Everything in the records must be restated exactly, apart from the pictures.

____________________

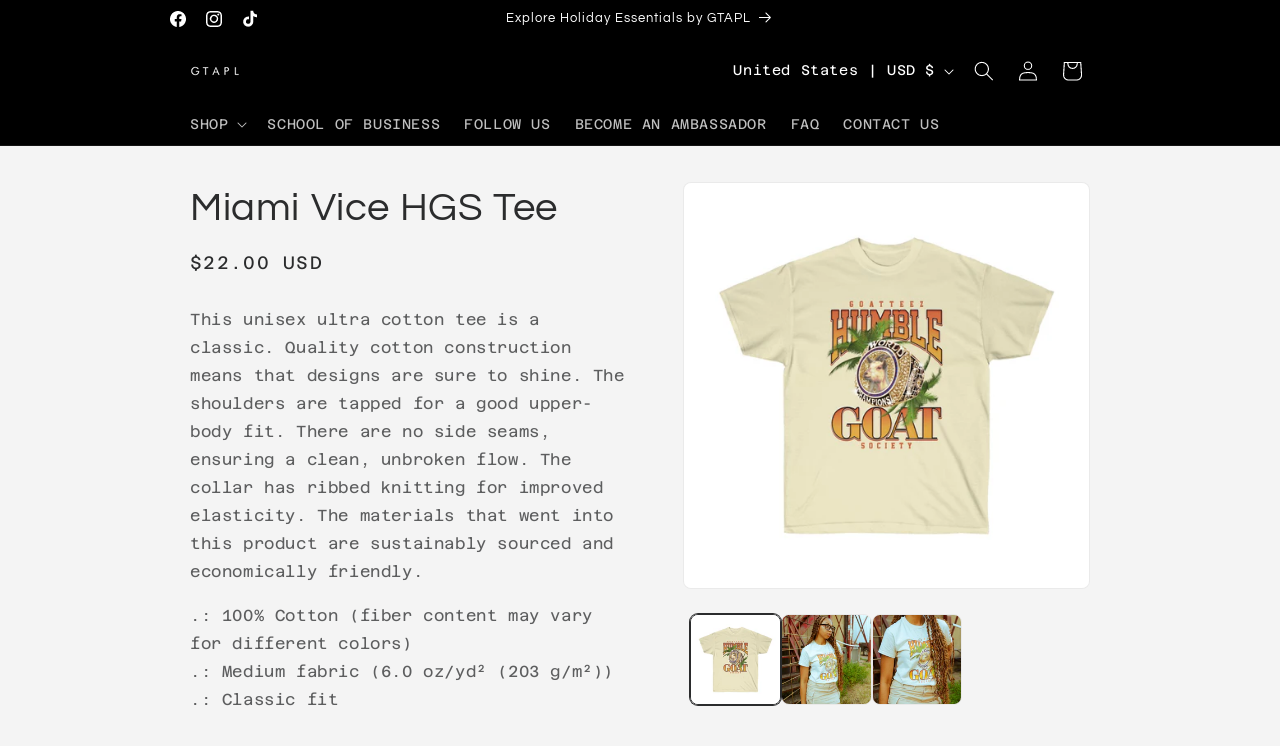

--- FILE ---
content_type: text/plain; charset=utf-8
request_url: https://d-ipv6.mmapiws.com/ant_squire
body_size: 150
content:
goatteez.com;019bd0c6-07ff-70e8-aea6-cf0e23402597:2463e84b70803e25aa400fd640d043147f239fa6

____________________

Response:
--- FILE ---
content_type: text/plain; charset=utf-8
request_url: https://d-ipv6.mmapiws.com/ant_squire
body_size: 150
content:
goatteez.com;019bd0c6-07ff-70e8-aea6-cf0e23402597:2463e84b70803e25aa400fd640d043147f239fa6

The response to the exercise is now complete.